Exercises to complete
#1 In the headlight thread below, where does the first reply say the fuses are located?
#2 Turn the paragraph in the headlight thread below that begins "The headlights don't go" into a short bulleted list that keeps its main facts.

Source passage
▽

# head lights quit working on my 66



## nmiller5000 (Dec 5, 2009)

I am a proud owner of 66 gto which I just bought on tuesday. the head lights were working the first few days then all of the sudden they wont come on. tail lights are still working. I figured in might be a fuse but I dont know where to look for fuses. If anyone can help, thank you in advance.


----------



## geeteeohguy (Feb 2, 2008)

nmiller, the fuses are right behind the parking brake pedal, on the firewall. All due respect, you may want to take the car to an electrical shop or mechanic if the fuse tests out good. I predict it will, since the tail lamps are operational. Unless you know basic electricity, and basic automotive repair, take it to a pro. Congrats on getting a '66: one of THE best year of GTO, IMO!!


----------



## nmiller5000 (Dec 5, 2009)

Thank you for your help. I changed the fuses anyway with no luck. It is kinda hard to read but I think they're are seperate fuses for head lamps and tail lights. Atleast thats what I'm reading. I believe I will take your advice on taking to a pro. I have another question if you can help? I've looked at several pictures of the back seat on different 66's and I'm trying to figure out if they come from the factory with 2 or 3 seat belts. I have 3 children that I need to buckle in so I need to buy some belts. Some pictures I think I'm counting 3 sets and some definately show just 2.


----------



## Too Many Projects (Nov 15, 2008)

The headlights don't go thru a fuse in the fuse panel. Most GM cars of that era have a wire coming from the positive battery cable to a small junction block mounted near the battery. From there the power goes to the headlight switch. The wire from the battery to the block may have a pull apart fuse holder in line, or it may be a fusible link (will melt in the event of a short). Look at the plus cable and see if it has the extra wire coming from it. My guess would be a faulty headlight switch because other circuits wouldn't work if the fuse (link) had failed.

△

Source excerpt
▽

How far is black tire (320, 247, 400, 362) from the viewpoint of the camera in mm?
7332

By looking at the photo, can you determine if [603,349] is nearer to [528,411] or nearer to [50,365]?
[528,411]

△

Answers to the exercise
#1 They are right behind the parking brake pedal, on the firewall.

#2
- The headlights are not fused in the fuse panel.
- On most GM cars of that era, a wire runs from the positive battery cable to a small junction block near the battery, and power goes from there to the headlight switch.
- That wire may have an inline pull-apart fuse holder or a fusible link, which melts if there is a short.
- Check the positive cable for this extra wire.
- The likely cause is a faulty headlight switch, since other circuits would also fail if the fuse or link had failed.